Tuesday, April 04, 2006

I remember listening to my sisters' records....

The year, 1972 or -73. My two older sisters would once in a rare while be allowed to spend their money on records IF it wasn't rock and roll music. Simon and Garfunkel were allowed, but just barely.

I'm not sure where my mother or other sisters were during this memory. Perhaps they were out in the garden or cooking in the kitchen....but I remember having the living room all to my eight-year-old self. I remember the scratchy brown chesterfield and the knubbly green carpet. I remember taking Simon and Garfunkel's Greatest Hits out of it's white paper and carefully placing it on the record player, then moving the heavy arm over and gently placing it on the black vinyl.

My favorite side was Side 1. They mentioned Jesus in "Mrs. Robinson" for starters, they felt groovy...they sang about silence having a sound. But the song that really got me was "I am a Rock". I would sit there, cross-legged on the floor with the record jacket on my lap, and sing that song with all my childish heart. When the song was over, I'd lift the needle arm and put it back at the beginning of the track and listen to it again, and again, and again...

I was a year younger than everyone else in my class at school, and I didn't fit in there very well. This song made me feel strong inside, I think. I read the lyrics now and they almost make me laugh. They read like bad junior high poetry! But I'm glad that song was there for me when I was a lonely little girl.

7 comments:

Christopher Newton said...

Hey, I was a year younger than everyone in my class too. I barely turned 17 before I graduated. It is a alienated place to be, all right. I was intellectually there but in every other way back with the kids a year behind me, who I couldn't associate with because they were too lowly. Or something.

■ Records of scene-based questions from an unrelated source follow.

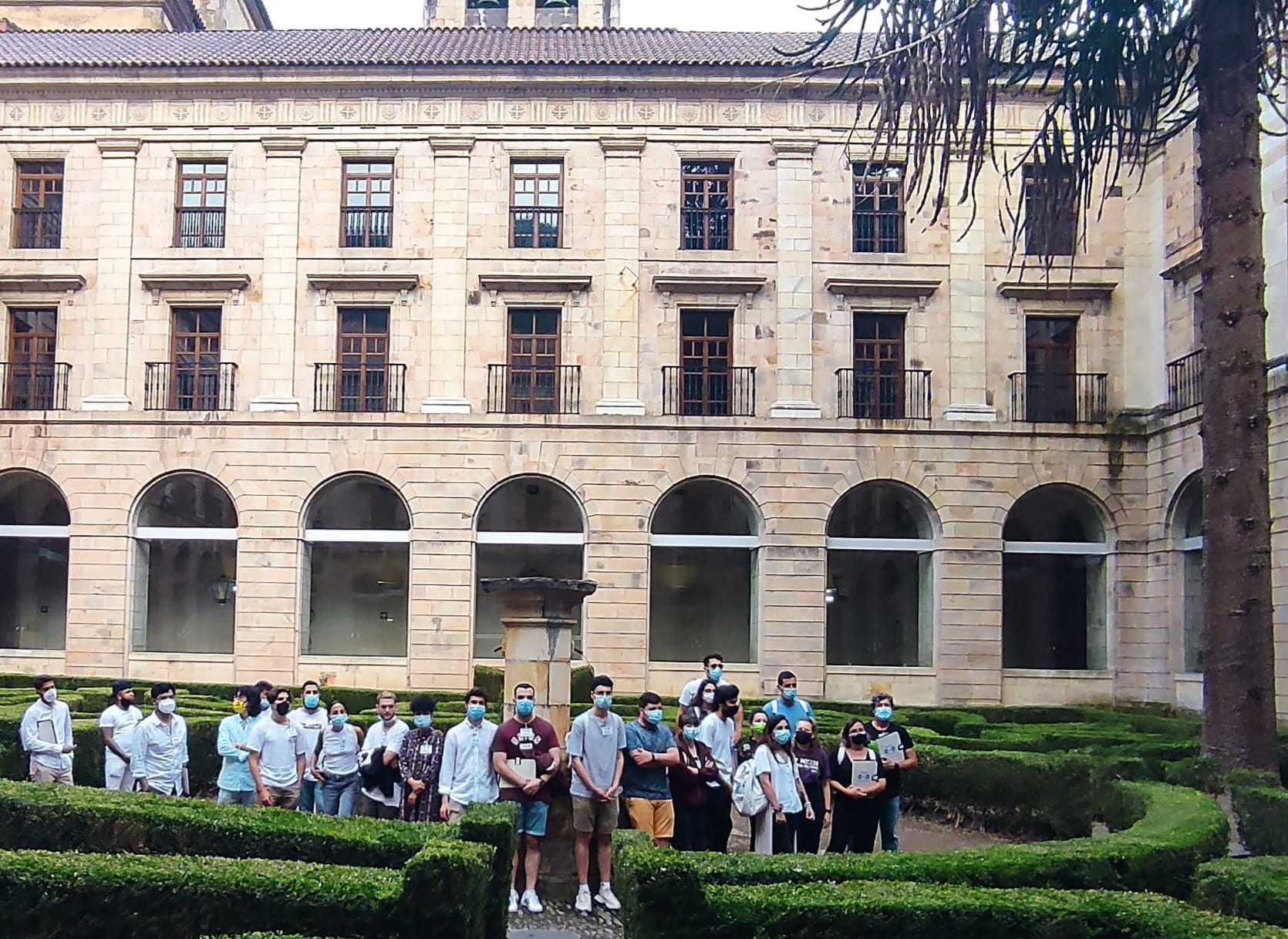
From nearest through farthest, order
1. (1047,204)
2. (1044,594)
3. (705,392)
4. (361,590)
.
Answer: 1. (1047,204)
2. (705,392)
3. (1044,594)
4. (361,590)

But wasn't that song about a guy who keeps telling himself he is a rock, an island - but, if you had only been nine, you would have seen he was just telling himself that. He was actually a lonely boy too, like that other great Canadian artist Paul Anka.

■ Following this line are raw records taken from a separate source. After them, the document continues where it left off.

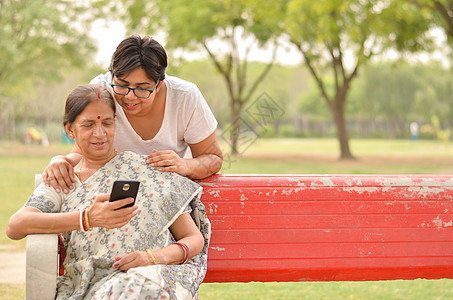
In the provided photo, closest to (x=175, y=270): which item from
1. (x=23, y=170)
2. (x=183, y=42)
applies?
(x=23, y=170)

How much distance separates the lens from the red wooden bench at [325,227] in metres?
3.22

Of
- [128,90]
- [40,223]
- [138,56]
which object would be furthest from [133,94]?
[40,223]

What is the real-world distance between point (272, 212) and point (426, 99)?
60586 mm

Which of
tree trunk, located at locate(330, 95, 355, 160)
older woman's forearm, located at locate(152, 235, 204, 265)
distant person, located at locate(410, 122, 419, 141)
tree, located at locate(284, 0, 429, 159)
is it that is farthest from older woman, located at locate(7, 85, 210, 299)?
distant person, located at locate(410, 122, 419, 141)

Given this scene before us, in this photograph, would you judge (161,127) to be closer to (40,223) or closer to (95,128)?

This is a really good piece, Paula. Someday I hope you'll post about how you evolved from this little kid into the punk princess. I really want to know.

Anonymous said...

We had to study that song in High School. The meaning behind thw words...etc, etc. I hate disecting poetry, once you've dicected it, the poem or song loses it's meaning.

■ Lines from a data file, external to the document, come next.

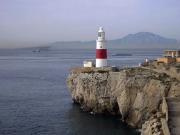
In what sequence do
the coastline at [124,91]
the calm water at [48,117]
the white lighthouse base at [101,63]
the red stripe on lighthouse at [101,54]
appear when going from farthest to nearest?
the red stripe on lighthouse at [101,54] → the white lighthouse base at [101,63] → the coastline at [124,91] → the calm water at [48,117]

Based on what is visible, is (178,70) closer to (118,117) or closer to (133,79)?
(133,79)

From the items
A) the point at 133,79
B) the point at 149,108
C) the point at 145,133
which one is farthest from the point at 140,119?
the point at 145,133

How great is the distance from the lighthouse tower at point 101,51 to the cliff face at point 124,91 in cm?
270

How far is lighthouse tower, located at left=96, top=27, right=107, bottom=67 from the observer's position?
54688 mm

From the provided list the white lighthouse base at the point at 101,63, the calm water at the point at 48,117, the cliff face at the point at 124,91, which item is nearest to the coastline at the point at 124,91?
the cliff face at the point at 124,91

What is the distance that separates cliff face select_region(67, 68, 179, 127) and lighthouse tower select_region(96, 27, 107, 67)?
2.70 m

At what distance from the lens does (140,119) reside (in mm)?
40562

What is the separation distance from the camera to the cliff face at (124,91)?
133ft

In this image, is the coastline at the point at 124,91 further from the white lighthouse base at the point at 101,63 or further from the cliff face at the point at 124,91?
the white lighthouse base at the point at 101,63

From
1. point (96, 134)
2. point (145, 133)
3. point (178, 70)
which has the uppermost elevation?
point (178, 70)

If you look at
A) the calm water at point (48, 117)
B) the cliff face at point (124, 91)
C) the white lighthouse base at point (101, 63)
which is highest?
the white lighthouse base at point (101, 63)

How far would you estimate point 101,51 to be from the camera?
181ft

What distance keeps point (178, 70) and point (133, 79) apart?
198 inches

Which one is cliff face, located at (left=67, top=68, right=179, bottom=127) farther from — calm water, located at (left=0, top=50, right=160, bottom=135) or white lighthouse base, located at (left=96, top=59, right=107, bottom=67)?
white lighthouse base, located at (left=96, top=59, right=107, bottom=67)
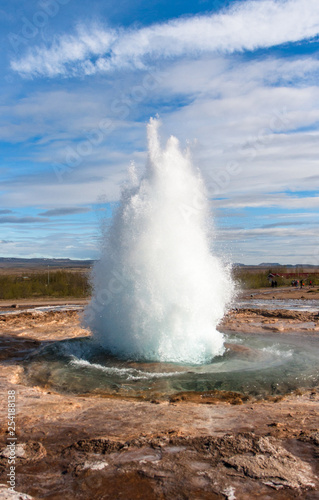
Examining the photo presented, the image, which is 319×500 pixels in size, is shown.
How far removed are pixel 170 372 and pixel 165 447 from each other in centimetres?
442

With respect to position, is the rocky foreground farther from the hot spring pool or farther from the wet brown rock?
the hot spring pool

Power songs, yeah, I had those when I was younger too...songs that made me feel like I could do it all, that I was important...that you could never hurt me...Music really is so amazing that way...I'm not gonna try to disect that either....

Be blessed.

mull-berry said...

Taking a brand new album out of it's crisp paper sleeve and putting it on a turntable is nothing like today where you struggle with the plastic wrapping on the CD case and watch it disappear into the CD player.

My parents had the Rubber Soul/Beatles album, one by Herb Albert and the Tijuana Brass and the Tchaikovsky's Nutcracker Suite.

Then we (the kids) had The Monkees. My sister and I would put on our white knee-high socks, pretending that they were go-go boots and dance on the coffee table. My brother and neighbor, Jimmy, would play the pretend keyboards. Jimmy liked coming to our house because my mom would let him do stuff like this ... his mom had everything covered in plastic and made them all play outside!

Spoke said...

In the early 70's, I had a red, plastic suitcase-style record player.The single speed was 45. I had many 45s. Beatles, Stones and lots from Wolfman Jack's personal favorites list. If HE liked it, I bought it.
When I put the player near my window and held the needle above the spinning surface, I could pick up the occasional CB Radio conversation. I didn't know what the heck they were saying to each other!

Annacond said...

I love the stuff you remember at my house and then blog about. Last night was cool, it's been too long since I've had a living room full of women eating cheesecake, watching a movie. Thanks!

Me said...

I think I studied that song in English. We also had to dissect it too, and compare it to some other poem we had previously dissected.
It was horrible.
I'm glad it made you feel better though, Paula.
Shari

Anonymous said...

I remember listening to my parents 'Johnny Cash at Folsom Prison' and wishing that I could sweat like Johnny did on the cover of the LP.

And, I remember when someone quoted a line to "I am a Rock" to me; in reference to me if my rememberance is correct.